Vertebrates display some advanced features when compared to the non-vertebrates. All vertebrate animals have a chambered heart. In fishes, it is a two-chambered heart whereas, in amphibians and reptiles, it is a three-chambered heart. The exceptions here are the crocodiles, which along with birds and mammals have a four-chambered heart.

On one hand, fishes show single circulation while on the other, amphibians and reptiles show incomplete double circulation. Birds and mammals have two separate circulatory pathways, displaying double circulation.

(Source: Wikipedia)

Human Circulatory System

It is a complicated system that works efficiently in order for the other systems to function smoothly. To get a better understanding of this system, it is crucial to know about the structure of the heart, heartbeat and a few other important aspects. Let us explore them one by one.

Types of Circulation

The main components of the human circulatory system are the 4-chambered heart, the complex network of blood vessels- arteries and veins and blood. In humans, blood travels through two types of pathways – the pulmonary circulation (pathway) and the systemic circulation (pathway).

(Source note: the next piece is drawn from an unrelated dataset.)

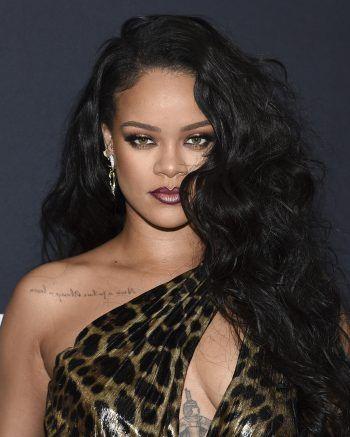 RihannaDie Sängerin entspannt bevorzugt in ihrer alten Heimat Barbados. Erst im vergangenen Jahr war die 33-jährige Musikerin mit ihrem Schwarm ASAP Rocky gemeinsam auf Barbados im Urlaub.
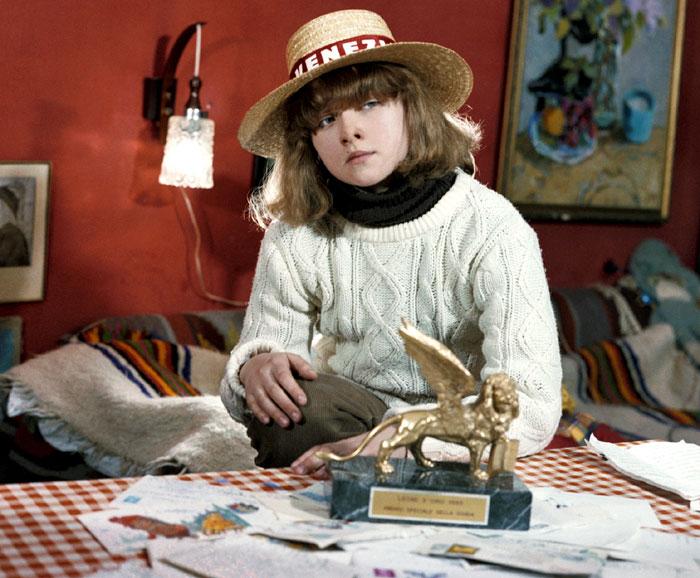 В 10 лет Ника приняла участие в международном фестивале «Поэты и Земля» (в рамках Венецианского биеннале). Там ей присудили главный приз - «Золотого льва»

  • Pulmonary circulation – Here the blood without oxygen, called as the deoxygenated blood travels from the right side of the heart to the lungs. In the lungs, exchange of oxygen and carbon dioxide takes place, and the blood now becomes oxygenated (with oxygen).
  • Systemic circulation – Here, oxygenated blood, i.e. blood with oxygen travels from the left side of the heart to different areas of the body. Here, at different organ sites, there is an exchange of gases, nutrients, and waste through interstitial fluids. The deoxygenated blood now goes back to the right side of the heart.

Structure of the Heart

The human heart is roughly about the size of a closed fist. It is the body’s circulatory pump that pumps blood to various organs in the body. It weighs around 280 to 340 grams in men and around 230 to 280 grams in women. Heart is situated in the thoracic cavity, tilted slightly to the left side of the body.

The heart is encased in a double-walled sac called the pericardium. This protects the heart, and also anchors it inside the chest, between the two lungs. Between the outer and inner pericardial layer, the pericardial fluid is present which lubricates the heart.

There are a total of 4 chambers in the human heart – the two upper chambers called the right atrium and the left atrium, and the two lower chambers called the right ventricle and left ventricle. The right atrium and the right ventricle together may be called the right heart. The left atrium with the left ventricle together can be called as the left heart.  Both the sides of the heart are separated by a muscular wall called the septum. Even the ventricles and the atria are separated by muscular septa.

Chambers of the Heart

The chambers of the heart are connected through a small opening in the septa. These openings are guarded by valves. There are different types of valves. They are:

  • Tricuspid valve – Formed by three muscular flaps or cusps, guarding the opening between the right atrium and right ventricle.
  • Bicuspid valve or mitral valve – It guards the opening in between the left atrium and the left ventricle.
  • Aortic valve – Controls the blood flow out of the ventricles and is present in between the aorta and left ventricle
  • Pulmonary valve – Controls blood flow out of the ventricles and is present in between the pulmonary artery and right ventricle.

There are many blood vessels that go in and out of the heart. Veins, arteries, and capillaries form this intense network. Veins carry deoxygenated blood to the right side of the heart. Arteries carry oxygenated blood away from the heart to different parts of the body. The longest artery that leaves the heart is called the aorta. In between the vein and arteries, small tube-like vessels called the capillaries form a network.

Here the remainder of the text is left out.